My comp textbook is beside me, closed.

I'll work on my syllabus soon, I promise.

But right now, I think I'll just enjoy this.

Sunday, January 4, 2009

I didn't even know that I was in suspense

I just checked the medieval wiki for the first time since MLA. I've already been rejected by Big Scary (which was fine and unsurprising; I am not of that league, just yet), but I was pleased to see that none of the other schools with which I interviewed have scheduled campus visits yet. I'm surprised to feel a bit of relief, a sense that I'm no longer avoiding something dreadful.

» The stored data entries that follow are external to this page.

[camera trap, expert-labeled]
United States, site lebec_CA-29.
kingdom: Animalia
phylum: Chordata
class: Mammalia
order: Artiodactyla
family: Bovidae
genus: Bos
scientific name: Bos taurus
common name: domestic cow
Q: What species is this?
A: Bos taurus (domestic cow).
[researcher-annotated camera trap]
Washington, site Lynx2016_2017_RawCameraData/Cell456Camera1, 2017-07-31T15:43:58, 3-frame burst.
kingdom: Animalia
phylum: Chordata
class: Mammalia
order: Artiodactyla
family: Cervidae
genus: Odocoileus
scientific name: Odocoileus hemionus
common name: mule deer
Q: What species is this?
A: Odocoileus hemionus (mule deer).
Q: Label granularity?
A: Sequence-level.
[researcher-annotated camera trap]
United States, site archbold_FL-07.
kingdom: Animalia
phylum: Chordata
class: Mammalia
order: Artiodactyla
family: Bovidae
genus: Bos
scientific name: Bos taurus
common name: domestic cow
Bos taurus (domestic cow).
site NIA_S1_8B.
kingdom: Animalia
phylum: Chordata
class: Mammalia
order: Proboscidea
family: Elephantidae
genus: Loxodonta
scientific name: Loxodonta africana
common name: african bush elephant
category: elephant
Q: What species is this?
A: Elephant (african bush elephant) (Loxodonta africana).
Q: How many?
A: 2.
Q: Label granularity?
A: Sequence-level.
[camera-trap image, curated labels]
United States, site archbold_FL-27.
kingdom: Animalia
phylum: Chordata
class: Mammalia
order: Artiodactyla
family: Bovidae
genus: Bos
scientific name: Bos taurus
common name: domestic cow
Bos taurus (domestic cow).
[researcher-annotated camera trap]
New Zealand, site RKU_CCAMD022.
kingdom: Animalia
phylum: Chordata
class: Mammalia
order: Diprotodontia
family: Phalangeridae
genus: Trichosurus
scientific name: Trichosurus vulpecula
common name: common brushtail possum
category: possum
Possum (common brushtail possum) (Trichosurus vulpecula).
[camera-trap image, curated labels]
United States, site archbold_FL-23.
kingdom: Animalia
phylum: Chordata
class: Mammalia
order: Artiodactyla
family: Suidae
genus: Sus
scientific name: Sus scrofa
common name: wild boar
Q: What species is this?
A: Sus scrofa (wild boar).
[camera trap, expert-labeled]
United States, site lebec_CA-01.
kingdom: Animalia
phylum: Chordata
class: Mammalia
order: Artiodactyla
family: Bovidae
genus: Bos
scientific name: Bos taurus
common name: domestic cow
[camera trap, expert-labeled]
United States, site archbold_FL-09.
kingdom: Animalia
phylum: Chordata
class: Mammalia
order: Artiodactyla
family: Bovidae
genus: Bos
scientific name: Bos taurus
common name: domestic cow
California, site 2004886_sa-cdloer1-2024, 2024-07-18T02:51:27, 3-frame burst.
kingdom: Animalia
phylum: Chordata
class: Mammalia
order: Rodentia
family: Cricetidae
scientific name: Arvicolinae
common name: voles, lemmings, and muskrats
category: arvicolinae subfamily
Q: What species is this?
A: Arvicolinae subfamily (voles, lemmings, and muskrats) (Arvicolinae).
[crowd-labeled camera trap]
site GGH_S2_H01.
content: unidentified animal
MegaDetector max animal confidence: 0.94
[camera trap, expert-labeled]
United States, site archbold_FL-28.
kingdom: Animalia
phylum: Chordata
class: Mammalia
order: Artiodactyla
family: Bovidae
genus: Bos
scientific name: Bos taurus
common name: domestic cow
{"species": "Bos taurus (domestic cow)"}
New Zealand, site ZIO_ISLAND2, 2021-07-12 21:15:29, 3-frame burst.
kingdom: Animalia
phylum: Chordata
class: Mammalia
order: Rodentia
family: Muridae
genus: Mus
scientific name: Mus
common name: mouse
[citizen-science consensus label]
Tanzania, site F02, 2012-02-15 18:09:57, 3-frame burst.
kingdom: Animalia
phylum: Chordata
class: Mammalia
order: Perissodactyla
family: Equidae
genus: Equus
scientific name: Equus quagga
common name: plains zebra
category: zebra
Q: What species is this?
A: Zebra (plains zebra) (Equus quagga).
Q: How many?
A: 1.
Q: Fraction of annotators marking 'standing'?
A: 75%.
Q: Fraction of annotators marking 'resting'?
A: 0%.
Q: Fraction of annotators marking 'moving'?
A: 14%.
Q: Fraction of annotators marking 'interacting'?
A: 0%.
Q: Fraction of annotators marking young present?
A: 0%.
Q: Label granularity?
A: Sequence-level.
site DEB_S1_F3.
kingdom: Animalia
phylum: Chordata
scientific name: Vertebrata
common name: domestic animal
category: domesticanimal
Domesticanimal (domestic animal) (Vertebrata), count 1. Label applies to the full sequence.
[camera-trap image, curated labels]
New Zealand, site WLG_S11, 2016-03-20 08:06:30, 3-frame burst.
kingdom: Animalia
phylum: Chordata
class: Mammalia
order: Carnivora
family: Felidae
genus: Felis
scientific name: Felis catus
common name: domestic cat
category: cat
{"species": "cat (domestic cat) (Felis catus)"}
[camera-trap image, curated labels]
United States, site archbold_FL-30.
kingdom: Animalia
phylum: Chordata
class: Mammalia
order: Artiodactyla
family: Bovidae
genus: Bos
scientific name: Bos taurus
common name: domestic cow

My feelings about being on the market are ambivalent. On the one hand, it would be awesome to get a reasonably well paying 2-2 or 2-3 job in a cool(er) place. On the other.... Well, yesterday I found some pictures I took of my yard this summer [see fig. 1] and that got me thinking about how it would feel to be moving away from here. It would be exciting, sure, but sad, too.


[fig. 1: yard]

I don't have deep roots here. But I do have a great boyfriend, nice colleagues--a few of whom I see socially--and some students whom I'd love to continue to know. I have a sweet little house with a garden; there are farmers' markets all around (if you don't mind driving 20-30 minutes); the harvested cornfields are sad and gray and beautiful in the winter. There's a yoga studio a half-hour away--a little far for frequent trips, but at least it's there (and I did go this morning).

No, I would not want to live here forever. I would not want this job forever: it asks an awful lot and gives so little back, either financially or in time for research and writing. But I'm a long way beyond the terrible dissatisfaction I felt at this time last year (at that point I was staring down three 20-student sections of comp, for one thing; this semester I'll only have one!).

So, yeah. Job market = a thing about which to feel ambivalent. And then a part of me thinks that my very ambivalence will score me a job--kind of like how you're supposed to fall in love when you're not looking for it, as that wearisome advice-nugget goes.

I'm also meaning to blog about other things--the MLA and its meet-up (I'll probably not get to this one, but it was great to catch up with Sisyphus, What Now, Medieval Woman, Flavia, the Rebel Lettriste, Dr. Virago, and SEK) and new year's stuff--but that'll wait. Or, in the case of the MLA, be skipped altogether. Right now I think I'd like to take a shower.